Uso pasos se escucharon en la lejanía, pero no eran pasos era el galopar de algún caballo, instintivamente Alex agarro su arco y una flecha apuntando al lugar de donde provenía aquel sonido y Lucy saco su espada poniéndose en posición de guardia, pero luego se dieron cuenta de que se empezaron a escuchar unos cuantos galopes más, tenían que ser al menos 4 caballos aun que uno de ellos se escuchaba más cerca que el resto, entonces pudieron ver a un caballo de un color marrón claro deteniéndose frente a ellos –fillihp- grito al instante Edith enfundando su espada y acercándose al caballo.

-¿Cómo sabes el nombre de mi caballo?- pregunto una voz,- ¿tu caballo?- pregunto Edith en ese momento aparecieron 3 caballos más, uno de ellos era montado por un chico no mayor de 14 años y los otros dos eran montados por una para de niñas que no parecían ser más grande que aquel chico.

-Ed, te dijimos que fueras más despacio- le regaño la más pequeña mientras que se acercaba al chico que montaba al caballo que ella creía que era fillihp, el caballo de su padre -¿Quiénes son ellos dos?- pregunto el chico mayor, un rubio mientras miraba a otro chico pelinegro, - no lo sé, acabo de toparme con ellos- respondió "Ed" al muchacho rubio.

-necesitamos ayuda- informo el chico castaño, -así es, no sabemos dónde estamos y tenemos que regresar- continuo Edith, guardando la esperanza de que aquellos extraños pudieran ayudarlos.

-Ustedes se encuentra en Narnia, ¿en dónde más podrían estar?- informo el chico de cabellos rubios, y en la mirada de la pelinegra apareció un brillo de consuelo, -entonces… ¿aquel castillo es cair paravel?- pregunto casi temiendo su respuesta, - así es- afirmo la chica de cabellos marrones asintiendo, en la cabeza de la pelinegra se originó una idea y hablo –ustedes... ¿conocen a Aslan? ¿Podrían llevarnos con él?- pregunto la niña y su repuesta no se hizo esperar -¿Aslan? ¿Tú conoces a Aslan?- se bajó la menor de todos emocionada y a punto de llegar a donde se encontraba Edith, de no haber sido detenida por el chico pelinegro quien la agarro fuertemente del brazo, en ese momento Edith se acordó de como Alex la había retenido en la biblioteca eh instintivamente toco su muñeca, -Espera - dijo el chico mientras soltaba a la niña y se pone enfrente de ella como intentando protegerla.

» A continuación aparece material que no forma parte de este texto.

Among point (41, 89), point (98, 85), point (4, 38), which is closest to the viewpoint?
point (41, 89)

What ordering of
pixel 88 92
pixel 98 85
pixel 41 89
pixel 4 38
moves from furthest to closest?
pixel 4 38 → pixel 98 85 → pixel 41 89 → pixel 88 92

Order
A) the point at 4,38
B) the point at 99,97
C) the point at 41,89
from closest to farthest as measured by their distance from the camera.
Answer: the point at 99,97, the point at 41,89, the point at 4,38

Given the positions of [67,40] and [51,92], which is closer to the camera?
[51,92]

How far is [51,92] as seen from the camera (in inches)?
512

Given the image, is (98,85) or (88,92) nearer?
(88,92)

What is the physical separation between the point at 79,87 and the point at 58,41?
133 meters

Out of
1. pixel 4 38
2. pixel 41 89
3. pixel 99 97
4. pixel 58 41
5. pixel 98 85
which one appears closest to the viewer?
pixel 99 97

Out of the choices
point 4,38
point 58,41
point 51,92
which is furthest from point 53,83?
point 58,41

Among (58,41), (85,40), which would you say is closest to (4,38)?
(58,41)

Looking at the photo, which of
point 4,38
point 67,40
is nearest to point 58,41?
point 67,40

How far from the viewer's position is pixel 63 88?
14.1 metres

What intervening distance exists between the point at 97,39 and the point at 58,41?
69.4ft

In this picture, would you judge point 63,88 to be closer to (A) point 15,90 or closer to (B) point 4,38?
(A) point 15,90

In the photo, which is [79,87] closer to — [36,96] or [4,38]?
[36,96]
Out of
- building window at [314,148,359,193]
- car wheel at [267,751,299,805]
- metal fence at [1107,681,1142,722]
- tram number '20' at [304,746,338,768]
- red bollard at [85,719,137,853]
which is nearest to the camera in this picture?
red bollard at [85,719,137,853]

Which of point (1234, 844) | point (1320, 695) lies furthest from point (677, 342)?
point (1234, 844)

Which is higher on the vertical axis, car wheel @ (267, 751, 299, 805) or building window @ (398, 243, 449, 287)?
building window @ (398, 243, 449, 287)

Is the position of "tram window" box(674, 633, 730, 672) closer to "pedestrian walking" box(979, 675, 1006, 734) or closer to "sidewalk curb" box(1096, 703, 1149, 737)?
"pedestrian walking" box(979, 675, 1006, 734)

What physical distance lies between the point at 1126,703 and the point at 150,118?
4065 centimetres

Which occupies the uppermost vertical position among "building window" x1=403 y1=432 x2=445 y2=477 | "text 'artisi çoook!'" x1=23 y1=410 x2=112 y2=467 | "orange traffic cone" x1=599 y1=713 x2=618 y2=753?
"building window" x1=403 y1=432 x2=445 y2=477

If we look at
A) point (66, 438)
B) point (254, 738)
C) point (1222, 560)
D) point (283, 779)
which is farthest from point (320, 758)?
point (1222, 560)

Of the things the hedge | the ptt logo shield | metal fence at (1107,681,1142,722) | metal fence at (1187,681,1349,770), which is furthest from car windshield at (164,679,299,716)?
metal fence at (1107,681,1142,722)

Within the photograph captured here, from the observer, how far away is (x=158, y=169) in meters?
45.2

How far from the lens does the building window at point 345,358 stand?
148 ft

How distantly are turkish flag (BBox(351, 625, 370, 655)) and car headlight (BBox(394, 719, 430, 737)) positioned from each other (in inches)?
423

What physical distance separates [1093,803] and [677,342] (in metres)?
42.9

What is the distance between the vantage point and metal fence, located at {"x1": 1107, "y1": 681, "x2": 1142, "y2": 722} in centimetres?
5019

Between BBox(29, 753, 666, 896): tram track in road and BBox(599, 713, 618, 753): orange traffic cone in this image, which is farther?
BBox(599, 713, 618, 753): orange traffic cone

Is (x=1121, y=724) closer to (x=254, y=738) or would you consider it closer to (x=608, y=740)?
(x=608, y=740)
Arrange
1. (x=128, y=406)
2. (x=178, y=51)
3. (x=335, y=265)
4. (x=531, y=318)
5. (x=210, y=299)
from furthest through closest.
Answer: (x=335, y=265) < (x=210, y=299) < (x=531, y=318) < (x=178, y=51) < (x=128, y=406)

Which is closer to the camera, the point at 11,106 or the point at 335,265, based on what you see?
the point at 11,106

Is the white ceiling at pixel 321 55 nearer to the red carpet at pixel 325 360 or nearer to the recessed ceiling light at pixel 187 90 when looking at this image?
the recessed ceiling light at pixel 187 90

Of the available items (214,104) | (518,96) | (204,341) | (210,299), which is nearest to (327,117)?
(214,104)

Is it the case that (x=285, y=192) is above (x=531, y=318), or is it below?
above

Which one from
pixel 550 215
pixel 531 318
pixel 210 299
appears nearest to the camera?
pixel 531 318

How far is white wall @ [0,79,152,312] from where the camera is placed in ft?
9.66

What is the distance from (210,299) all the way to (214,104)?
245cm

-Está bien los llevaremos con Aslan, pero tenemos que aclarar algunas dudas- finalizo Edmund, y luego subió a su caballo seguido de Lucy, mientras que Susan subía al caballo de Peter y en los dos caballos restantes viajaron Edith y Alex, ella miraba en silencio todo el camino y de vez en cuando volteaba su vista hacia los extraños y hacia su primo.

-¿en que nos has metido Alex?- susurro la pelinegra.